August 8, 2024

Piramida Institusi Penyelenggara Pemilu, KPU Kabupaten/Kota Menanggung Beban Terbesar

Institusi penyelenggara pemilu, dalam hal ini Komisi Pemilihan Umum (KPU), layaknya piramida. KPU kabupaten/kota menanggung beban penyelenggaraan pemilu terbesar dibandingkan KPU provinsi dan KPU RI yang berfungsi sebagai regulator dan penanggungjawab akhir.

Dalam konsep pemilu serentak, terutama Pemilu Serentak 2024, KPU kabupaten/kota beserta Kelompok Penyelenggara Pemungutan Suara (KPPS) menanggung bobot lima pemilu, yakni pemilihan presiden (pilpres), pemilihan anggota Dewan Perwakilan Rakyat (DPR), pemilihan anggota DPR Daerah (DPRD), pemilihan anggota Dewan Perwakilan Daerah (DPD), dan pemilihan kepala daerah (pilkada) secara bersamaan. Bobot lima pemilu tersebut bukan tugas yang ringan.

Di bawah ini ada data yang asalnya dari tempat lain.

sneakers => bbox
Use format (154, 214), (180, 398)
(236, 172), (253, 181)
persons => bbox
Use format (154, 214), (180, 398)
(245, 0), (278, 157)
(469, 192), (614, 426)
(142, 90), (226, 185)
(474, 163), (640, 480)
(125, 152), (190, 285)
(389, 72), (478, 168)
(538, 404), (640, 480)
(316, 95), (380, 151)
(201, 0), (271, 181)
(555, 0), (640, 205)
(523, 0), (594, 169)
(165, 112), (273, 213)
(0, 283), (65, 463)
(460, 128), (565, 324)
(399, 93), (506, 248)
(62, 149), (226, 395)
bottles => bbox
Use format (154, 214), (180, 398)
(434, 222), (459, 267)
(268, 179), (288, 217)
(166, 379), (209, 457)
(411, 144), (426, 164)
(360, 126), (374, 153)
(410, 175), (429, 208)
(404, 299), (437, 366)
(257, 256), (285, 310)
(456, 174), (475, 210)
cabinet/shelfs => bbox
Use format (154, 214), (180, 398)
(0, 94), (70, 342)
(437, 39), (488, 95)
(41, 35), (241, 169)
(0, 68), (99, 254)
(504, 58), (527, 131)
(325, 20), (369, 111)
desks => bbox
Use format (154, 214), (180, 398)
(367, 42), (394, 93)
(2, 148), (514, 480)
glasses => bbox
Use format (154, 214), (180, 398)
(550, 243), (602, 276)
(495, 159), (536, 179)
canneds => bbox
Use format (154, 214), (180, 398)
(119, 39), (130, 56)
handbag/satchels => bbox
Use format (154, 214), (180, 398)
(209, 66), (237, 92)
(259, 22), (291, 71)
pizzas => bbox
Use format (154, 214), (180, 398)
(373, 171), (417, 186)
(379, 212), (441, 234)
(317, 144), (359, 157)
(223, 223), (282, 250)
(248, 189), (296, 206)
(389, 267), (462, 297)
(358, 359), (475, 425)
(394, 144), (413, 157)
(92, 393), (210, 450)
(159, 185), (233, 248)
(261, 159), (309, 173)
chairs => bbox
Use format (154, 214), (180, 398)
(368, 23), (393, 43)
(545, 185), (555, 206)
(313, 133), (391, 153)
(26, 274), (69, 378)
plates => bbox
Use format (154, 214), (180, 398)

“Lima pemilu akan diselengarakan oleh KPU kabupaten/kota. Kalau KPU RI cuma tiga pemilu, dan KPU provinsi empat pemilu. Nah, di kabupaten/kota semua beban itu bertumpuk. Lalu, kenapa kok bawahnya yang disederhanakan?” kata Direktur Eksekutif Perkumpulan untuk Pemilu dan Demokrasi (Perludem), Titi Anggraini, pada diskusi “Mewujudkan Lembaga Penyelenggara Pemilu Berintegritas: Ad hoc-sisasi KPU Kabupaten Kota?” di Menteng, Jakarta Pusat (8/5).

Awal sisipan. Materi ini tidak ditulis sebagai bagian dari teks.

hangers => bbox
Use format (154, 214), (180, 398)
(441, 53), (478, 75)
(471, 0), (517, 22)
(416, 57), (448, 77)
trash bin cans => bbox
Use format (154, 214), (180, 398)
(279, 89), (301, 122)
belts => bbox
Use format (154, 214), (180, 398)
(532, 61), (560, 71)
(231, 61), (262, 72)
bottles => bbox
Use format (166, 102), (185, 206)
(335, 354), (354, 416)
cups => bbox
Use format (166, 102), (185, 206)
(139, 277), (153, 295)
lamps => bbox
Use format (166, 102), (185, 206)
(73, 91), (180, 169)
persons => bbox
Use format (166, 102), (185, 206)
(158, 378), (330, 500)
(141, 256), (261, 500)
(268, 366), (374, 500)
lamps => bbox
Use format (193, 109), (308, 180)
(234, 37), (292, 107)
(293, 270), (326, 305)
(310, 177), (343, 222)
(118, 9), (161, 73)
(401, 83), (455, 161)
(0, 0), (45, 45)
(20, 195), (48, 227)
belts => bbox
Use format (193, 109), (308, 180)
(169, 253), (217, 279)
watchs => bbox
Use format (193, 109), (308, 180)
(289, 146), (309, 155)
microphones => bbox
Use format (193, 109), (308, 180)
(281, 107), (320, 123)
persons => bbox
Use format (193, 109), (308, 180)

Titi berpendapat bahwa Pemerintah tak seharusnya menganggap KPU kabupaten/kota menganggur setelah pelaksanaan pemilu serentak. Pasalnya, KPU kabupaten/kota akan tetap melaksanakan fungsi sebagai implementator kebijakan KPU RI, yakni pemutakhiran daftar pemilih berkelanjutan, pendidikan pemilih, dan mengurus arsip kepemiluan.

“Ada karakter institusi pemilu yang membuat tugasnya tidak bisa dialihkan ke institusi lain. Daftar pemilih misalnya, data pemilih dan data penduduk itu berbeda. Data pemilih lebih detil dan berdasarkan kondisi faktual. Kemudian, arsip. Arsip kepemiluan tidak bisa disimpan oleh arsip nasional. Pendidikan pemilih juga berbeda dengan pendidikan politik,” jelas Titi.

Sekretaris Jenderal Komite Komite Independen Pemantau Pemilihan (KIPP), Kaka Suminta, mengatakan, bahwa gagasan adhoc-sisasi tidak sesuai dengan Pasal 22 e Undang-Undang Dasar (UUD) 1945 yang menyatakan bahwa pemilu diselenggarakan oleh suatu komisi pemilihan umum yang bersifat nasional, tetap, dan mandiri. UU No.12/2003 pun menyatakan adanya institusi KPU kabupaten/kota.

Kaka mengimbau agar Panitia khusus (Pansus) Rancangan UU (RUU) Pemilu tak mengabaikan hal teknis kepemiluan. Peraturan KPU (PKPU) mesti dibahas satu tahun sebelum  pemilu oleh KPU kabupaten/kota. Penyelenggara di tingkat bawah juga bertugas menyusun Naskah Perjanjian Hibah Daerah (NPHD) dua tahun sebelum pemilu.

“Saya gak bs bayangkan kalau hal-hal teknis seperti ini diabaikan oleh Pansus. Bisa ada kekacauan di daerah terkait PAW (Penggantian Antar Waktu) anggota DPR atau kepala daerah, misalnya,” ujar Kaka.

Efisiensi anggaran negara tak mesti melalui adhoc-sisasi KPU kabupaten/kota. Beban honorarium anggota tak sepadan dengan pertaruhan kualitas pemilu, terutama di daerah.